彼は生前から探偵であった。しかし、今現在の活躍に比べることもできないほど、落ちぶれていた。依頼といえば、くだらないことばかり。事務所の家賃ばかり高くて、多少の収入もみな消えてしまう。毎日パンの耳をかじっていたような生活であった。
今は違う。この世のものとも思えない、奇妙な事件に遭遇する人々はたくさんいる。そのため、自然と収入アップなのである。ただし、彼は若い美人の女性からは現金での報酬を受け取っていなかった。それはなぜか。それは、もうすぐ明らかになるだろう。

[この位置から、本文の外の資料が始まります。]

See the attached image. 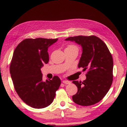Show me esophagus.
I'll use <instances>...</instances> for the list:
<instances>
[{
  "instance_id": "obj_1",
  "label": "esophagus",
  "mask_w": 127,
  "mask_h": 127,
  "mask_svg": "<svg viewBox=\"0 0 127 127\" xmlns=\"http://www.w3.org/2000/svg\"><path fill=\"white\" fill-rule=\"evenodd\" d=\"M63 83H64L65 85H68V84H70L71 82H70V81H63Z\"/></svg>"
}]
</instances>
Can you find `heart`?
<instances>
[{
	"mask_svg": "<svg viewBox=\"0 0 127 127\" xmlns=\"http://www.w3.org/2000/svg\"><path fill=\"white\" fill-rule=\"evenodd\" d=\"M66 50H78V48L76 45L73 44H70L66 46Z\"/></svg>",
	"mask_w": 127,
	"mask_h": 127,
	"instance_id": "1",
	"label": "heart"
}]
</instances>
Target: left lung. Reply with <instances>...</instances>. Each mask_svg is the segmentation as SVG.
<instances>
[{
  "label": "left lung",
  "instance_id": "1",
  "mask_svg": "<svg viewBox=\"0 0 127 127\" xmlns=\"http://www.w3.org/2000/svg\"><path fill=\"white\" fill-rule=\"evenodd\" d=\"M65 40L75 41L82 47L78 68L87 70L86 79L83 82L73 81L78 88L72 96L76 104L90 106L105 97L113 81V59L105 43L94 35L77 36Z\"/></svg>",
  "mask_w": 127,
  "mask_h": 127
}]
</instances>
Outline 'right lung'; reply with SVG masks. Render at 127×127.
<instances>
[{
	"instance_id": "right-lung-1",
	"label": "right lung",
	"mask_w": 127,
	"mask_h": 127,
	"mask_svg": "<svg viewBox=\"0 0 127 127\" xmlns=\"http://www.w3.org/2000/svg\"><path fill=\"white\" fill-rule=\"evenodd\" d=\"M58 38H26L14 51L10 64L13 83L21 100L29 106L42 109L50 105L61 84L59 77L42 81L41 68L48 63V48Z\"/></svg>"
}]
</instances>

ほら、今、彼の事務所に、一人の女性がやってきたようだから。
こんこん
「はい、どうぞ。開いてますよ」
伊之手がドア越しに声を掛けると、がちゃっとドアが開けられた。
「こちらは『伊之手探偵事務所』でしょうか」
入ってきたのは、二十歳前後の女性だった。身振り態度から、OLではなく、学生のように思われた。
「はい、そうです。何かお困りのことですか?」
伊之手はそう言って、女性に、自分の反対側のソファに座るように勧める。
「私、相田淳子といいます。なもすけさんに、あなたを薦められて・・・」
淳子が失礼しますと言って、ソファに座る。
「はい、聞いてますよ。先ほど彼から電話がありました。今回の事件は、私の方が適しているようですね。まずは、事件についてお聞かせ願いますか」
「わかりました。私の姉ですが、先月くらいから・・・」
淳子が事件のあらましを話し始める。
「なるほど。それはストーカーですね。・・・あ、お茶をどうぞ」
彼女は気づいていなかったが、いつの間にか目の前のテーブルには、お茶とお茶菓子が並んでいた。なお、伊之手は淳子が来る以前から、一度も席を離れていない。では、お茶とお菓子は、どこからやってきたのだろうか。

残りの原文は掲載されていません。